Records from a data collection
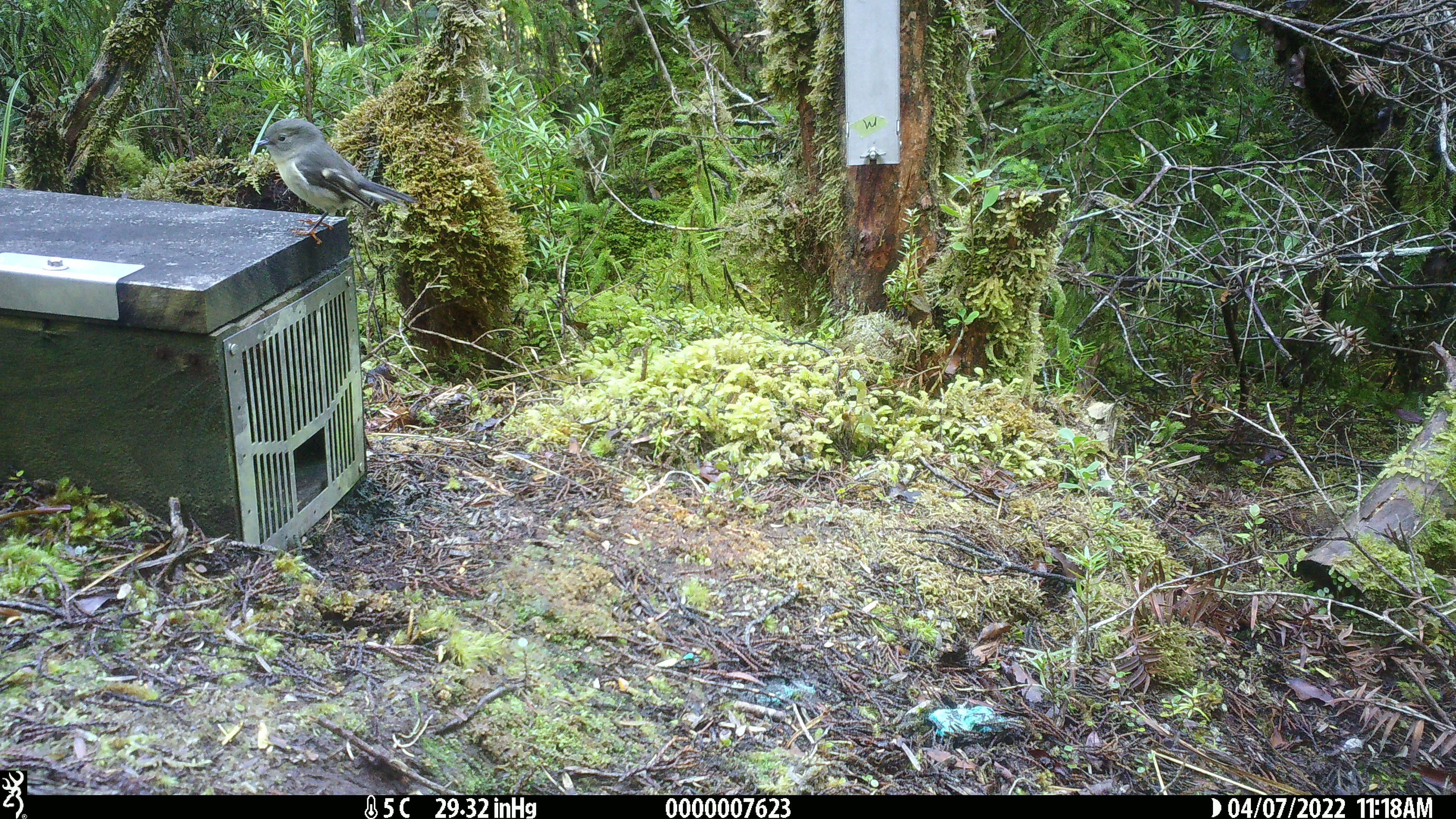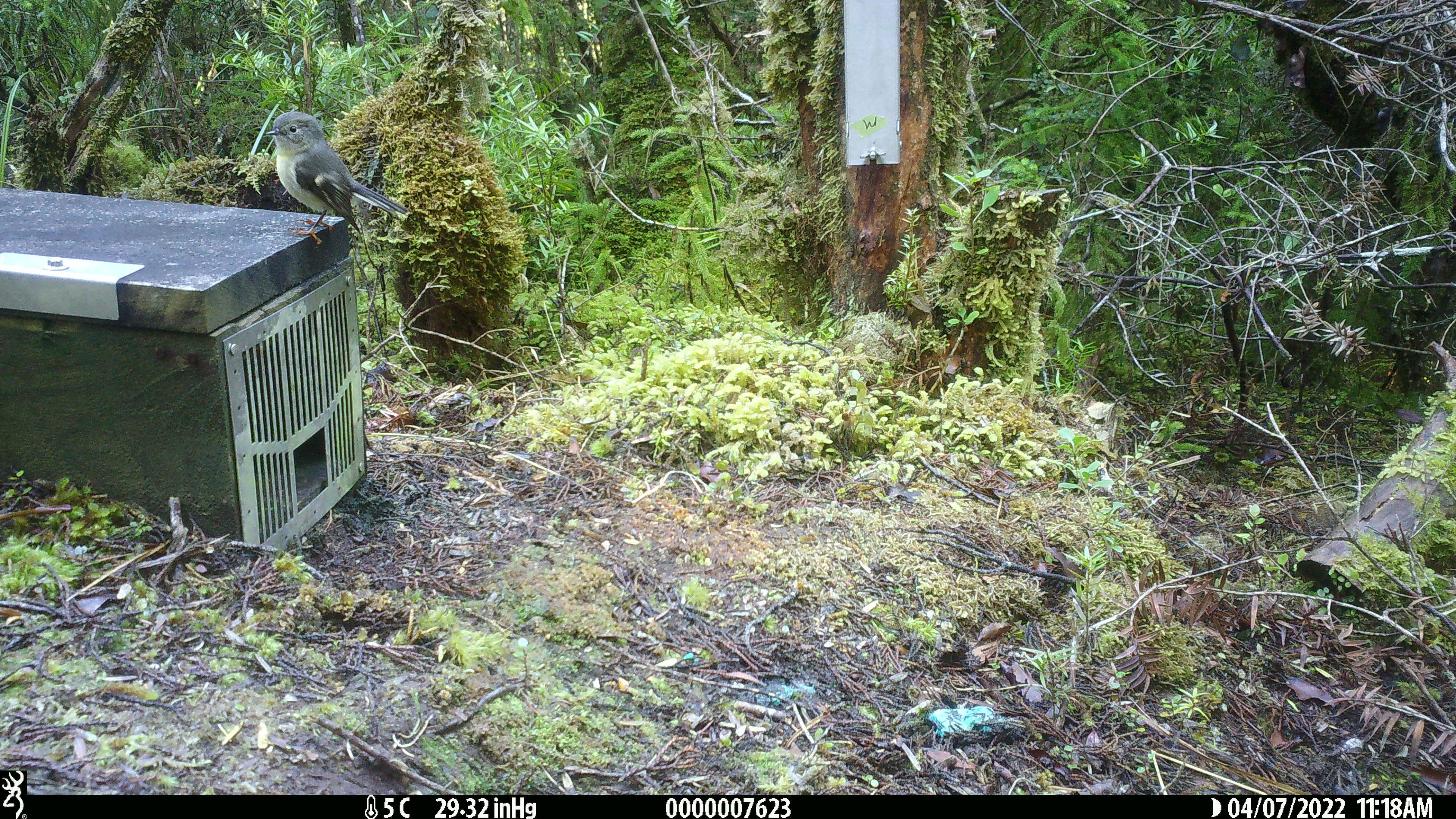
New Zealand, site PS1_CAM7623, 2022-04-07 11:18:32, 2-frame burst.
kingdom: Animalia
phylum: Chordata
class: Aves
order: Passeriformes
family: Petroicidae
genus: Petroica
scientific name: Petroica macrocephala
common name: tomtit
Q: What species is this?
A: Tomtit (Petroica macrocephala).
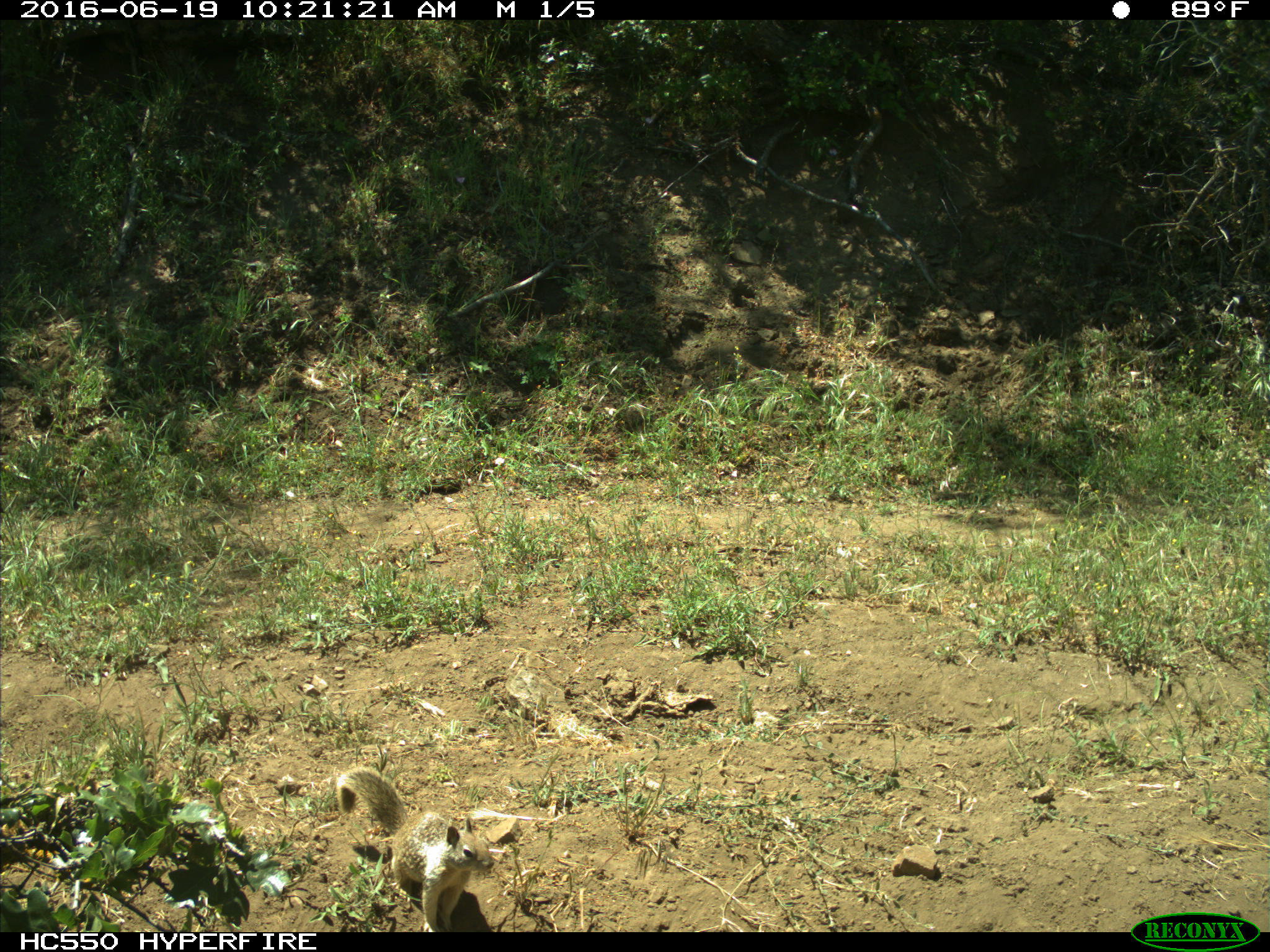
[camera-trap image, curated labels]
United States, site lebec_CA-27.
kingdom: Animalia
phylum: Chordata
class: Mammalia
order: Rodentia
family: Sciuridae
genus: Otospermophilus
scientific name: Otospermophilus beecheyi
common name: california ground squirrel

* [The problem]:
One exact copy of the data, no pictures: write it out line for line.

* [Your response]:
New Zealand, site PS1_CAM7623, 2022-04-07 11:18:32, 2-frame burst.
kingdom: Animalia
phylum: Chordata
class: Aves
order: Passeriformes
family: Petroicidae
genus: Petroica
scientific name: Petroica macrocephala
common name: tomtit
Q: What species is this?
A: Tomtit (Petroica macrocephala).
[camera-trap image, curated labels]
United States, site lebec_CA-27.
kingdom: Animalia
phylum: Chordata
class: Mammalia
order: Rodentia
family: Sciuridae
genus: Otospermophilus
scientific name: Otospermophilus beecheyi
common name: california ground squirrel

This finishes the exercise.